「栄養教諭」という夢を実現するために
この春本学は第6期生を送り出しました。本学学生の多くは病院や社会福祉施設、自治体などの管理栄養士を目指していますが、学校に配属される栄養教諭を目標に日々学修に励んでいる学生もいます。今回は栄養教諭養成課程をご紹介します。
◇管理栄養士の活躍する職域の1つとして
近年学校教育では食育が盛んになっており、栄養教諭が小・中学校等に配置されるようになってきています。本学で取得可能な栄養教諭1種免許状は、栄養教諭養成課程を履修し、かつ管理栄養士の免許を取得した者、もしくは管理栄養士養成課程を修了し栄養士の免許を取得した者に与えられるものです。本学では、管理栄養士の活躍する職域の1つとして栄養教諭を位置づけ、管理栄養士とともに、栄養教諭の養成を行っています。なお、管理栄養士国家試験受験資格、栄養教諭の免許が取得できる大学は県内では本学が唯一となっています。
◇「自校給食」に力を入れている置賜の地で学ぶ
他の教員免許と同様に、栄養教諭も教育実習があります。この栄養教育実習は栄養教諭が配置されている学校で実施することになっています。幸い本学がある米沢市をはじめ、置賜地区では、「自校給食」(給食センター方式ではなく、学校に調理施設を設け、給食を行っている)に力が入れられており、毎年米沢市や川西町、高畠町の各教育委員会や各学校のご厚意、ご協力で教育実習を実施させていただいております。また、実習前の学校見学や各種ボランティア活動、「教職実践演習」等でも地域の皆さまには大変お世話になっております。

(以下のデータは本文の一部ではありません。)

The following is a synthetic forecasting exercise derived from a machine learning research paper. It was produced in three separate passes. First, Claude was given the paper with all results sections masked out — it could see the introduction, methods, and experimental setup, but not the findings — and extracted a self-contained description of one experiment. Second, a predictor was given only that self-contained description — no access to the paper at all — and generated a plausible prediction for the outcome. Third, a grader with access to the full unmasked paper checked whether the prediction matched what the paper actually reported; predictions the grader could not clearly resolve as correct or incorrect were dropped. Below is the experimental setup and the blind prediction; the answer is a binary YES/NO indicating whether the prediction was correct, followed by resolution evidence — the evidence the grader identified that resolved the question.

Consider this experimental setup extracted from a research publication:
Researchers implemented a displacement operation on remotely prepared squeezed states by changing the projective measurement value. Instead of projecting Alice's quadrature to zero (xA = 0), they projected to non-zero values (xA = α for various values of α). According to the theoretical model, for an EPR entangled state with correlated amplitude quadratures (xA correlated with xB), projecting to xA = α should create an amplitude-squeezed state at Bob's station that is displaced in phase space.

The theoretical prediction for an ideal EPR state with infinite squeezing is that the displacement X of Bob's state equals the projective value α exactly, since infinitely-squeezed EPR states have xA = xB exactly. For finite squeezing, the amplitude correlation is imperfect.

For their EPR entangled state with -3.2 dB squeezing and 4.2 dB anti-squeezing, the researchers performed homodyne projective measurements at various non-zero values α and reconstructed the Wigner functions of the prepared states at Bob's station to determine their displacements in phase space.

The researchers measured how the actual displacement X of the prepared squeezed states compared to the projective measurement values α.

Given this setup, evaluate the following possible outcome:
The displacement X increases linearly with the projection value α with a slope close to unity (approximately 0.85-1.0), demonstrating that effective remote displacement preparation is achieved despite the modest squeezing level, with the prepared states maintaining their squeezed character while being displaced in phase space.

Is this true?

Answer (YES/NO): NO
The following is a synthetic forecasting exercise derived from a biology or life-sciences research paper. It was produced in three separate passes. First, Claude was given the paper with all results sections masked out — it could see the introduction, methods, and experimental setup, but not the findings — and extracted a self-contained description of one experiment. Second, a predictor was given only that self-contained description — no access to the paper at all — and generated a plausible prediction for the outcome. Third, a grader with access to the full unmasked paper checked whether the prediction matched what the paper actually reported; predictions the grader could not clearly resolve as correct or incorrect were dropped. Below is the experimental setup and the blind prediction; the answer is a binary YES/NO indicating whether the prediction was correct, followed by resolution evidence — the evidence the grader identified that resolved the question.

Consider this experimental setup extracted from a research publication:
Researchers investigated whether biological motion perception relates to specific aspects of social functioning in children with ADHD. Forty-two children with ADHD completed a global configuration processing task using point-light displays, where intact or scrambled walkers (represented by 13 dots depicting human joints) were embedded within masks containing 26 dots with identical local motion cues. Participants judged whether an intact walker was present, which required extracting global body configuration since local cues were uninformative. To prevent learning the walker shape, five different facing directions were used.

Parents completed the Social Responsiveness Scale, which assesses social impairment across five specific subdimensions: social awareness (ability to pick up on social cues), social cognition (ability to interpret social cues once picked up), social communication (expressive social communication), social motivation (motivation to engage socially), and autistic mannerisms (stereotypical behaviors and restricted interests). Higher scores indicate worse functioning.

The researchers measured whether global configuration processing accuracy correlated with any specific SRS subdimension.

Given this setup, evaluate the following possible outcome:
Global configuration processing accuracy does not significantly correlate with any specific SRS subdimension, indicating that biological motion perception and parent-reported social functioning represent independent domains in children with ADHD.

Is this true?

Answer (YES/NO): YES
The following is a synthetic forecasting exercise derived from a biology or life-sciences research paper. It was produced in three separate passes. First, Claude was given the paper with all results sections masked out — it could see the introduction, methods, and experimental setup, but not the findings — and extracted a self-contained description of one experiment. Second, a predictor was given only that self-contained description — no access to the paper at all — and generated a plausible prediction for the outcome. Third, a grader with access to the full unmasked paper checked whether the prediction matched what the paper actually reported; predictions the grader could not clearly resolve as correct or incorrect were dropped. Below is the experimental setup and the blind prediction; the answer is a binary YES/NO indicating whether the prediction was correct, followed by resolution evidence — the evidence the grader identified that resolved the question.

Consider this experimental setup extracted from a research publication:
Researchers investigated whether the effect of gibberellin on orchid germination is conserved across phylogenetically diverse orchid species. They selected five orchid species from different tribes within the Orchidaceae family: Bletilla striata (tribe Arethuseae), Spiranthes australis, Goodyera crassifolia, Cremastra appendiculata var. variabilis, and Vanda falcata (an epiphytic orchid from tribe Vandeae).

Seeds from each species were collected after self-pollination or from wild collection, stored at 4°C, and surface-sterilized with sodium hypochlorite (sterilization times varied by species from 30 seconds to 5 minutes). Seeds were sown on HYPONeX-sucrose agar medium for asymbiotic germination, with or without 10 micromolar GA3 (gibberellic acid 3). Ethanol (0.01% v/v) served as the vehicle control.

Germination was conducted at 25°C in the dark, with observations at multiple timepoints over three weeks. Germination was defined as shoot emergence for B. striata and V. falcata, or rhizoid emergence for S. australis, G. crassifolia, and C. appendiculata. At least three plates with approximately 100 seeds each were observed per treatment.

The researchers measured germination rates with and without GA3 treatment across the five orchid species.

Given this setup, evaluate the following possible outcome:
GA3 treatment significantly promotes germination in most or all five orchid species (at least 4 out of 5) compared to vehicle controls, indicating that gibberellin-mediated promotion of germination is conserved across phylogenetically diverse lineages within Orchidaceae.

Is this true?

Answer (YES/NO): NO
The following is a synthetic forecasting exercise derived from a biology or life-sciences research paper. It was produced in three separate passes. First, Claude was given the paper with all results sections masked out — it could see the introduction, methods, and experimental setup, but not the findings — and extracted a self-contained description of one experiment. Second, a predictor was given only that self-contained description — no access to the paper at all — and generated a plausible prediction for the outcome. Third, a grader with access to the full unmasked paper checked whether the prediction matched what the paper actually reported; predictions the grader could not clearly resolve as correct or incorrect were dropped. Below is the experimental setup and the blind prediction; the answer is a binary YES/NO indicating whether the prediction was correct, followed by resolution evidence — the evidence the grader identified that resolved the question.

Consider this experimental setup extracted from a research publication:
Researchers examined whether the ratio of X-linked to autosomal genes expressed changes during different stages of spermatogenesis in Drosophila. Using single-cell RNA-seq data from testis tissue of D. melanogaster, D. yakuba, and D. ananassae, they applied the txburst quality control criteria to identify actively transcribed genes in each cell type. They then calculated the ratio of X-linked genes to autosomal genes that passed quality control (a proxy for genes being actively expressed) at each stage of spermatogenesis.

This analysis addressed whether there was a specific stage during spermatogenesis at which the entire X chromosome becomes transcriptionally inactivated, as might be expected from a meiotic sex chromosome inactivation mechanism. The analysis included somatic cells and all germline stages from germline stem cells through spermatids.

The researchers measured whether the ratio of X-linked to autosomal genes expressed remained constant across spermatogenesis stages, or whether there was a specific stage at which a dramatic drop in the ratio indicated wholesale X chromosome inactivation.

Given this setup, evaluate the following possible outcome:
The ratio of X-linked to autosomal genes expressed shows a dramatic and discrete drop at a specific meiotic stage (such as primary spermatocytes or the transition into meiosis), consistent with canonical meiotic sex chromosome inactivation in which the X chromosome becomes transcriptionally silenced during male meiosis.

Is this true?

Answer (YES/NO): NO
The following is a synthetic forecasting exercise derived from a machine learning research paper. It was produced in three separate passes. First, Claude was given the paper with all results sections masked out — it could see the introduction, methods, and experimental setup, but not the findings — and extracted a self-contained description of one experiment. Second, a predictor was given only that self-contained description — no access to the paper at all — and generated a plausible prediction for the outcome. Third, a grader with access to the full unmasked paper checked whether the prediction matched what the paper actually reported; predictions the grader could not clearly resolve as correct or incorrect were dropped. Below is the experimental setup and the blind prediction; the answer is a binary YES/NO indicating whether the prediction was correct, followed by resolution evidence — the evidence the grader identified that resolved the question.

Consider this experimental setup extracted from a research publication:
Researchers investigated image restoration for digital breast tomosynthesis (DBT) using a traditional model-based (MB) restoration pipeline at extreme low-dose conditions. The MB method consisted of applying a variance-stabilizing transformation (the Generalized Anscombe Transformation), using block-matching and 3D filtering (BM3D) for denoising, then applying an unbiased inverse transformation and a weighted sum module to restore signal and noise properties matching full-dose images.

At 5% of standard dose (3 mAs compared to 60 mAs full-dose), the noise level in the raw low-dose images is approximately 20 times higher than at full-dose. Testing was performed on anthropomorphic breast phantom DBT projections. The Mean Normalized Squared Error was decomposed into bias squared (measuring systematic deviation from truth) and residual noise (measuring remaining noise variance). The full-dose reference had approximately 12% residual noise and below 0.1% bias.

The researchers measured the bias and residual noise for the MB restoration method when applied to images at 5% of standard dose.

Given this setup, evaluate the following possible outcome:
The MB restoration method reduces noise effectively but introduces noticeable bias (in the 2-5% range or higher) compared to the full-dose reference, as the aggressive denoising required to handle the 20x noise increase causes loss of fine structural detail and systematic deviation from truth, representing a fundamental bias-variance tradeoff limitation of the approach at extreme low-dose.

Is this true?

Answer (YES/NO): YES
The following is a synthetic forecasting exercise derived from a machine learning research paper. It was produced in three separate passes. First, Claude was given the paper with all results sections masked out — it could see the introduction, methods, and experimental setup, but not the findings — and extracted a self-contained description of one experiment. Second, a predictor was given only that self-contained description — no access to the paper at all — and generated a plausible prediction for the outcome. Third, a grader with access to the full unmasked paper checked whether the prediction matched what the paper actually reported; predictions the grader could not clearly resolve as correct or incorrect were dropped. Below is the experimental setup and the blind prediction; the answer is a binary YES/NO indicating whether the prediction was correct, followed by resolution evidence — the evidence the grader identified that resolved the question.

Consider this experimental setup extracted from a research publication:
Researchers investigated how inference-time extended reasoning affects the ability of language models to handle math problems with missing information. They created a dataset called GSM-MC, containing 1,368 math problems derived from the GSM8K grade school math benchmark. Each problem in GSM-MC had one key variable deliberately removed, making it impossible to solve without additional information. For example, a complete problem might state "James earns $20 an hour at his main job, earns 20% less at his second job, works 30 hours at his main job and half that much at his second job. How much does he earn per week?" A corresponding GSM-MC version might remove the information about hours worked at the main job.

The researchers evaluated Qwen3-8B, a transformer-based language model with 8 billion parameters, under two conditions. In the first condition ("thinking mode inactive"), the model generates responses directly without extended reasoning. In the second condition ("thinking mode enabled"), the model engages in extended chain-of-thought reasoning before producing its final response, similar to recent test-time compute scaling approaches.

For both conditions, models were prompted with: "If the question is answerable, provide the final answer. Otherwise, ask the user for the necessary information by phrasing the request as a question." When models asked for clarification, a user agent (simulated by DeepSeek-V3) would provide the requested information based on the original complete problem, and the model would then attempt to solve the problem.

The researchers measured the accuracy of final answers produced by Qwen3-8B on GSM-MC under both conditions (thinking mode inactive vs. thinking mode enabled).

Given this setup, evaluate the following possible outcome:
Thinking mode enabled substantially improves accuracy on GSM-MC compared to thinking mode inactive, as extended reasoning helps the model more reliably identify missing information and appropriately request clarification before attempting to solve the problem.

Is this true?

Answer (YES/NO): NO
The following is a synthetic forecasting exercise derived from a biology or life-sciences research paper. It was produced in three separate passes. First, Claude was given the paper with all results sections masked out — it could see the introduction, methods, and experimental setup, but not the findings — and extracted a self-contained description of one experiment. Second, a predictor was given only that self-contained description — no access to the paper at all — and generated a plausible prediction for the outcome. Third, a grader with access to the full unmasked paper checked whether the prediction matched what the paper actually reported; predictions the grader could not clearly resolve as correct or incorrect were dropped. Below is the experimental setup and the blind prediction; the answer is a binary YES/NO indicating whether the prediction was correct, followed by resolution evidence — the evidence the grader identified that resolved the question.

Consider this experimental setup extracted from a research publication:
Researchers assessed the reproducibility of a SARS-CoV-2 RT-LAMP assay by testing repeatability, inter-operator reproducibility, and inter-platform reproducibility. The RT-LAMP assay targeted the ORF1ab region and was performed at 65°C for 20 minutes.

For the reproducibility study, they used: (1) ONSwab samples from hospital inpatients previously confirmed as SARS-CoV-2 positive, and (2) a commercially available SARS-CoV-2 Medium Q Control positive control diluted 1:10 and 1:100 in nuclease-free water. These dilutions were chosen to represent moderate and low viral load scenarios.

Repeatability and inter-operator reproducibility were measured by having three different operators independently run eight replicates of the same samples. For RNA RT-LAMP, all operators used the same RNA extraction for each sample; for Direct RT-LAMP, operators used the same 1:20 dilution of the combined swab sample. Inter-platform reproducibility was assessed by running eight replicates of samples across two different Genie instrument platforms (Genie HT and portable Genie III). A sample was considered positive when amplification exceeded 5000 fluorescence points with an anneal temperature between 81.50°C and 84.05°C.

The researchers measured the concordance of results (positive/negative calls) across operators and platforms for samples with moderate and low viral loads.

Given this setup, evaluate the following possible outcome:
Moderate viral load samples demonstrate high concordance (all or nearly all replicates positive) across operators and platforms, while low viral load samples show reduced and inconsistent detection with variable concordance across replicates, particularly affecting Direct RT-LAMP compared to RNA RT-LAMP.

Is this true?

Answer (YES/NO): NO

置賜には、「為せば成る~」や「かてもの」といった上杉鷹山の教えをはじめ、食育に使える話題や食材が豊富にあります。地産地消や持続可能な開発目標(SDGs)が重視される現代において、この置賜の地で栄養教諭を養成することには大きな意義があると考えています。
◇即戦力になる教員を目標に
栄養教諭の職務は、給食時や教科等における「食に関する指導」(食育)と「学校給食の管理」が大きな柱となっていますが、教職免許法上、栄養教育実習は「食に関する指導」に関する実習(1単位)だけでもよいことになっています。しかし、本学では、「食に関する指導」と「学校給食の管理」は本来一体的に展開すべきものとの観点から、実習でも「学校給食の管理」も経験したほうがよいと考えられること、学校教育や教職を理解するという点で1単位(1週間)では少ないのでは、という地域の先生方の強い声があったことなどから2単位(2週間)としています。
また、実習指導でも、「食に関する指導」の模擬授業や、実際に給食献立を立案し、調理・試食を行うなど、実習での学びを促進する実践的な活動に力を入れています。
これらの活動はいずれも、即戦力になる教員を目指して行われているものです。本学の学生の特徴として、特に真面目さや実直さがあげられますが、それだけに実習指導や2週間の実習を通しての学生の成長ぶりには目を見張るものがあります。学生たちは本学教職課程の願いに十分応えてくれていると考えています。
◇夢の実現のために
栄養教諭の学校配置については、自治体によって進んでいるところとそうでないところがあり、教員採用試験も、山形県をはじめ、全国的にかなりの高倍率になっています。
そのようななか、本学でも少しずつですが、教員として正式採用される者が出てきています。多くが講師等の経験を経た上での採用ですが、卒業後1~数年という、長い時間をかけて夢を実現しようとする卒業生の熱い思いや粘り強さには本当に頭が下がります。
その一方で、近年管理栄養士の職域は拡大し、全国的にみれば、就職の機会にも恵まれていることもあって、教員免許を取得しても教職の道を選択しない学生が少なくありません。実習等で学生が見せる教育者としての成長ぶりを考えると、有能な人材が流出していることにもなりますので、卒業生を送り出す側としては大変複雑な思いです。
子どもの成長・発達をはじめ、学校教育における食育や学校給食の意義について異論を挟む方はいらっしゃらないでしょう。その中心となる栄養教諭の学校への配置が今後より一層進むことを願ってやみません。
※本内容は2023年4月時点のものです。